▸ **Task goal**
Repeat each entry as written, dropping any picture you find.

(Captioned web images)
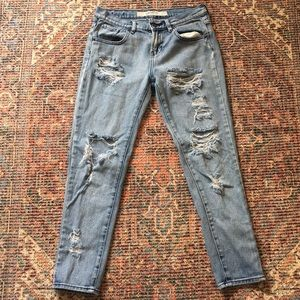 Brandy Melville distressed jeans size 25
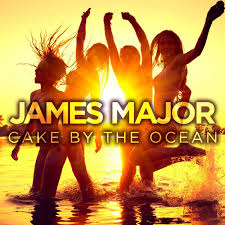 james major cake by the ocean single lyrics musixmatch
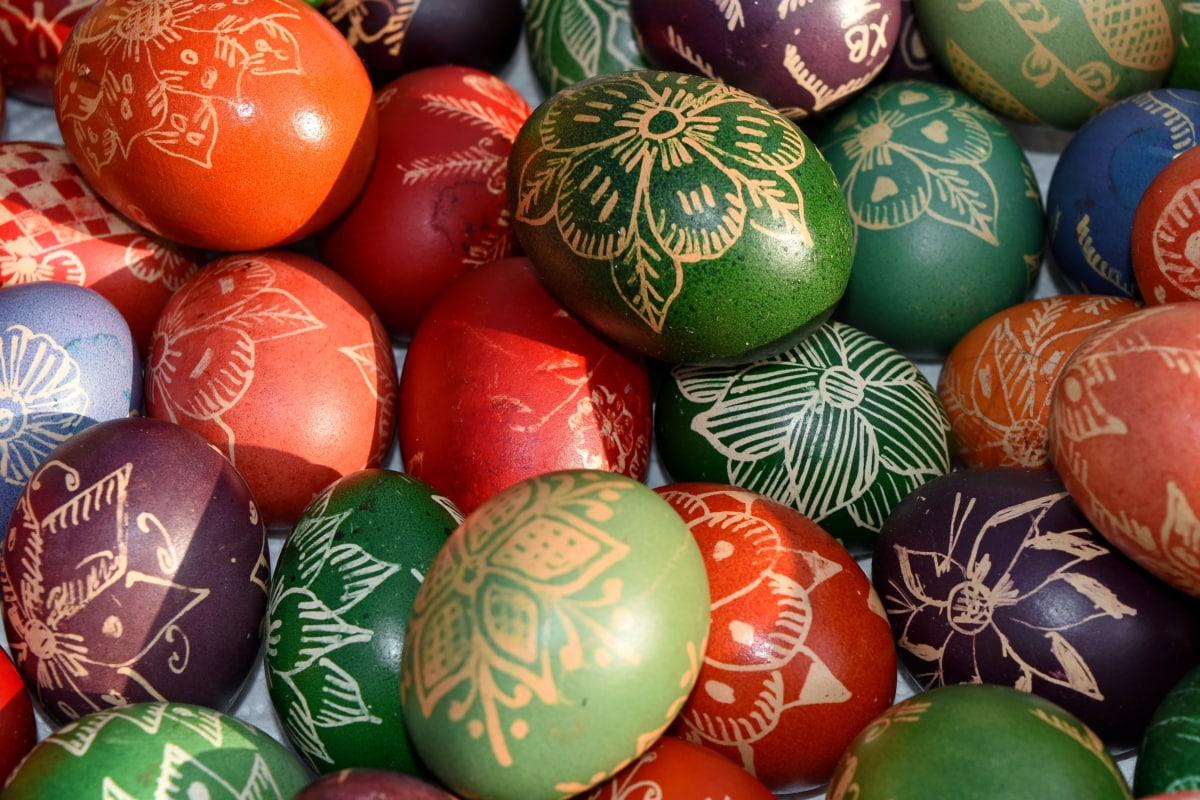 christianity, holiday, egg, easter, decoration, celebration, traditional, shining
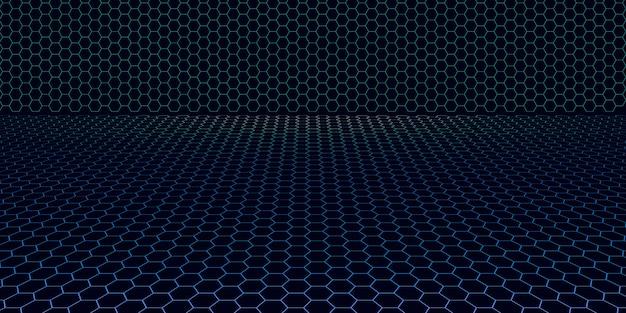 Cuadrícula de neón de estilo vapor de los 80 con horizonte oscuro campo eléctrico retro ilustración 3d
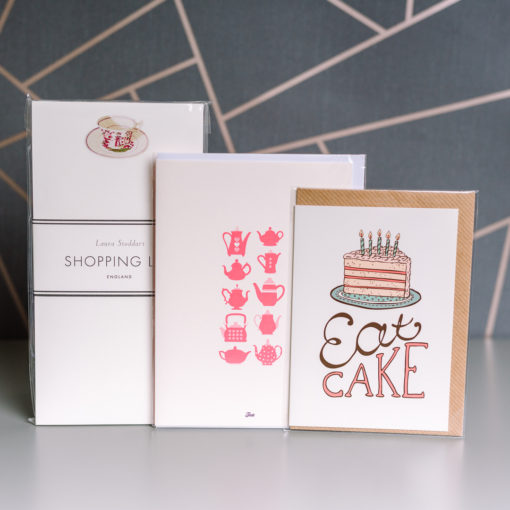 Tea and cake themed stationery selection from inkdrops.co.uk - Stationery by subscription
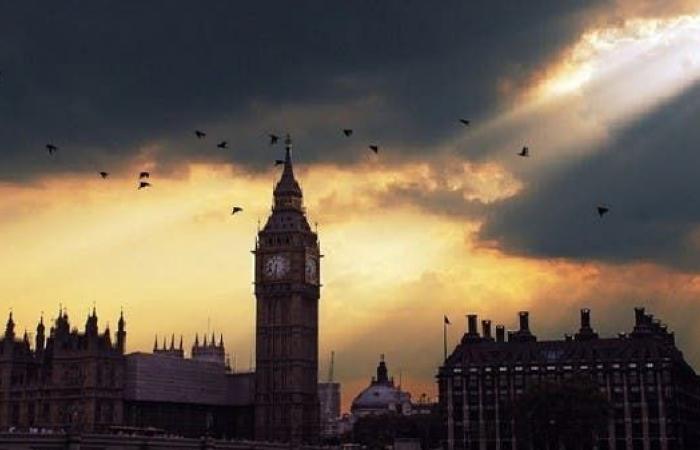 بريطانيا عاصمة كورونا بالعالم ولندن تكبدت 10 آلاف قتيل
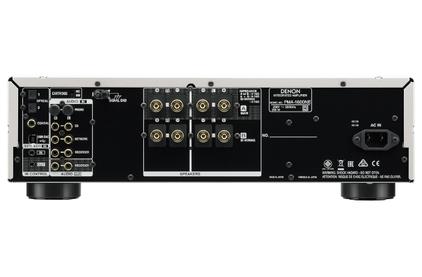 Усилитель интегральный Denon PMA-1600NE Premium Silver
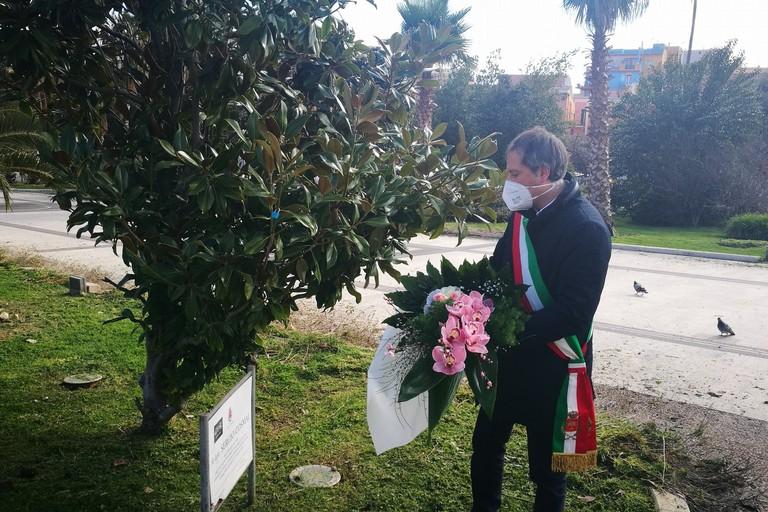 Il Sindaco Angarano commemora Sergio Cosmai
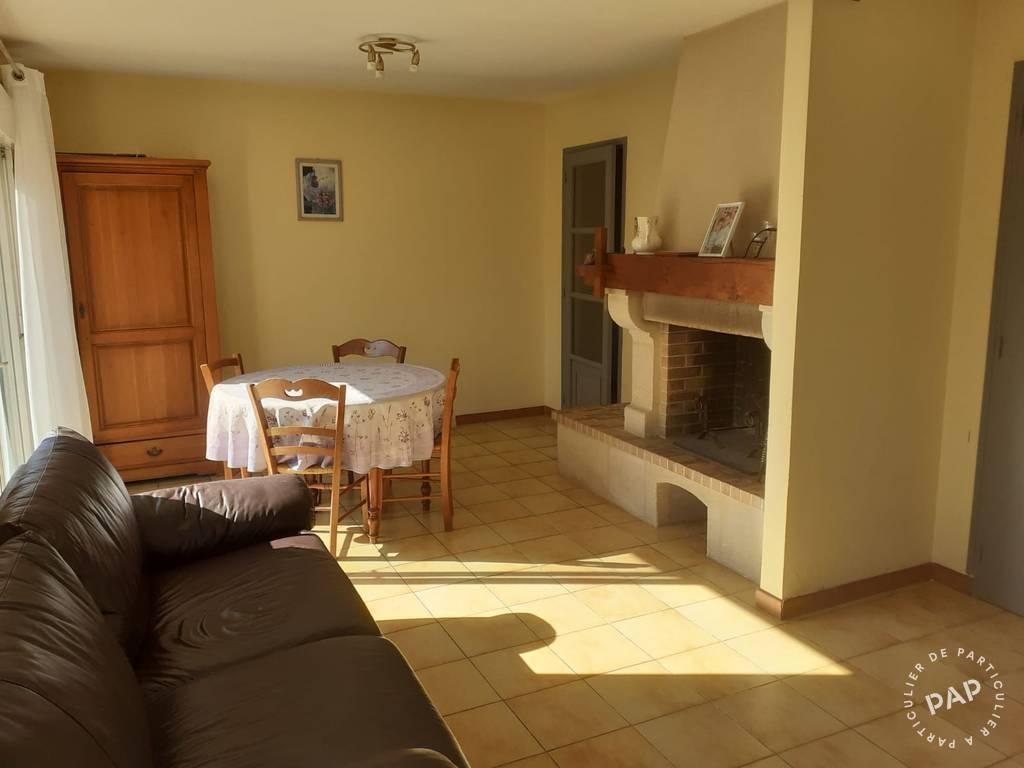 Vente immobilier 330.000€ Pessac (33600)
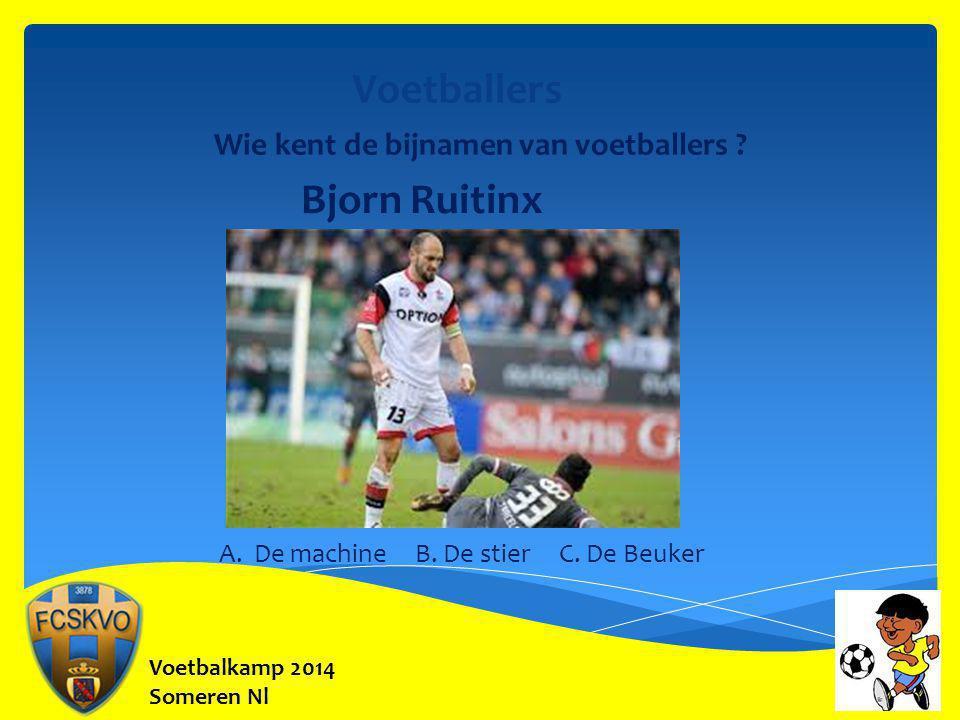Voetballers Bjorn Ruitinx Wie kent de bijnamen van voetballers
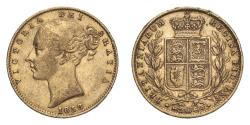 World Coins - Great Britain Victoria 1858 Gold Sovereign Shield - Wide date About very fine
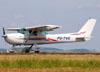Cessna 150, PU-TVG. (29/03/2014)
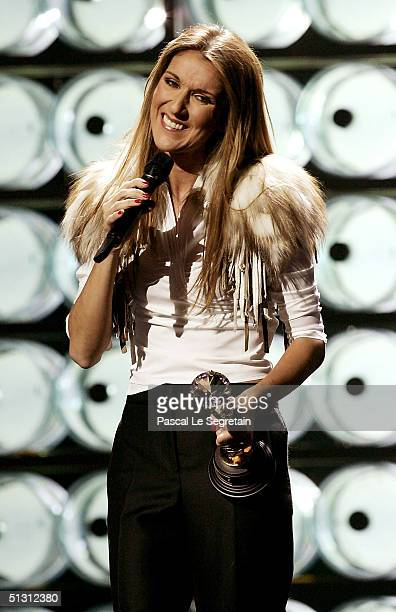 Canadian pop diva Celine Dion receives the Diamond Award a special honor for being the topselling female artist of all time during the 2004 World...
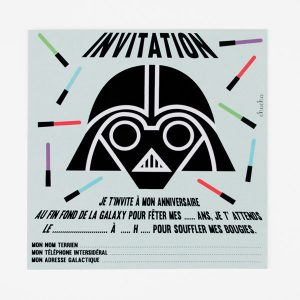 star war invitations cartons invitations anniversaire enfant star wars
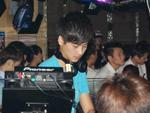 学员DJ小春做场照片
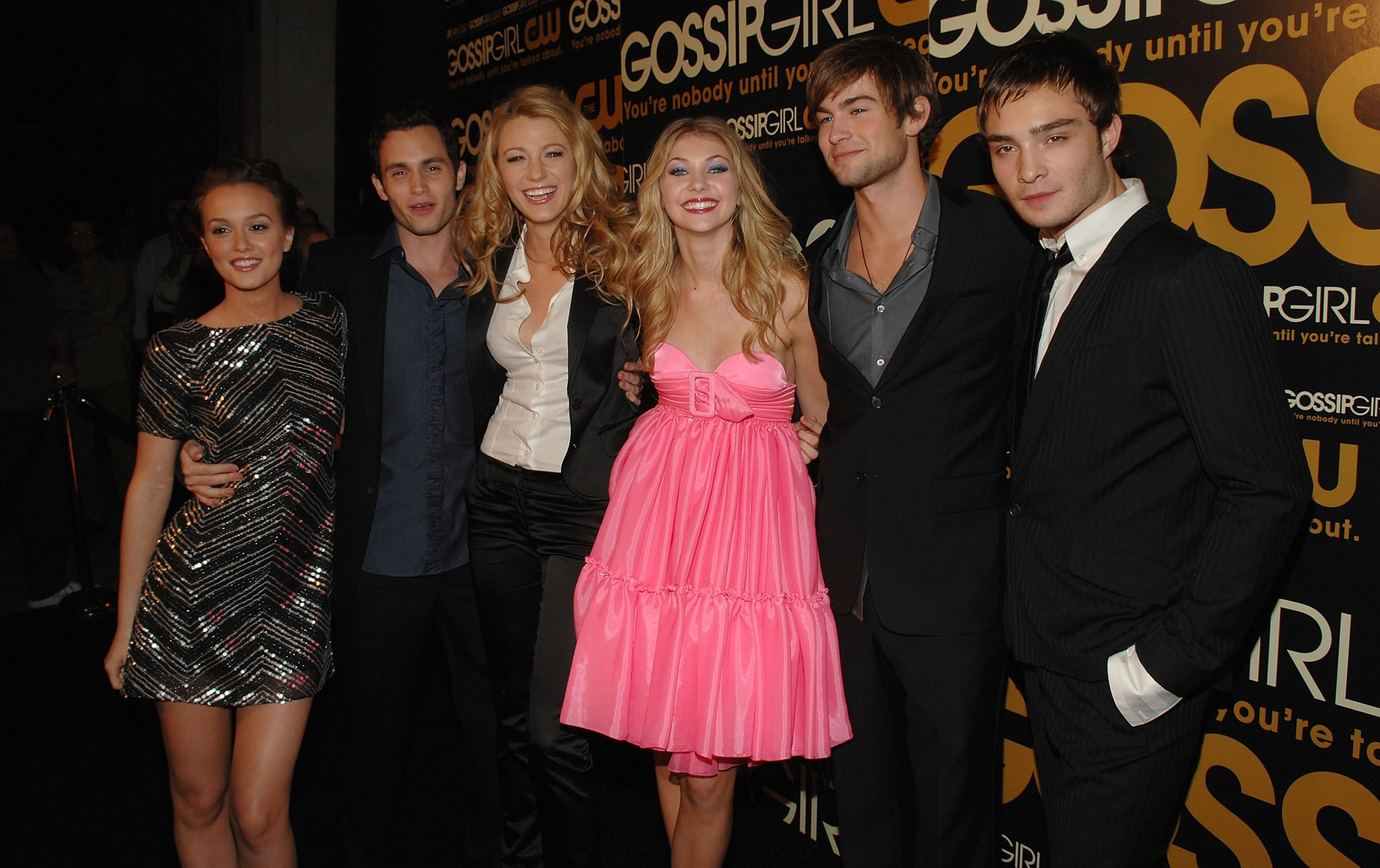The entire cast of Gossip Girl stepped out for their September 2007 premiere party in NYC.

▸ **Written response**
 Brandy Melville distressed jeans size 25
 james major cake by the ocean single lyrics musixmatch
 christianity, holiday, egg, easter, decoration, celebration, traditional, shining
 Cuadrícula de neón de estilo vapor de los 80 con horizonte oscuro campo eléctrico retro ilustración 3d
 Tea and cake themed stationery selection from inkdrops.co.uk - Stationery by subscription
 بريطانيا عاصمة كورونا بالعالم ولندن تكبدت 10 آلاف قتيل
 Усилитель интегральный Denon PMA-1600NE Premium Silver
 Il Sindaco Angarano commemora Sergio Cosmai
 Vente immobilier 330.000€ Pessac (33600)
Voetballers Bjorn Ruitinx Wie kent de bijnamen van voetballers
 World Coins - Great Britain Victoria 1858 Gold Sovereign Shield - Wide date About very fine
Cessna 150, PU-TVG. (29/03/2014)
 Canadian pop diva Celine Dion receives the Diamond Award a special honor for being the topselling female artist of all time during the 2004 World...
 star war invitations cartons invitations anniversaire enfant star wars
 学员DJ小春做场照片
The entire cast of Gossip Girl stepped out for their September 2007 premiere party in NYC.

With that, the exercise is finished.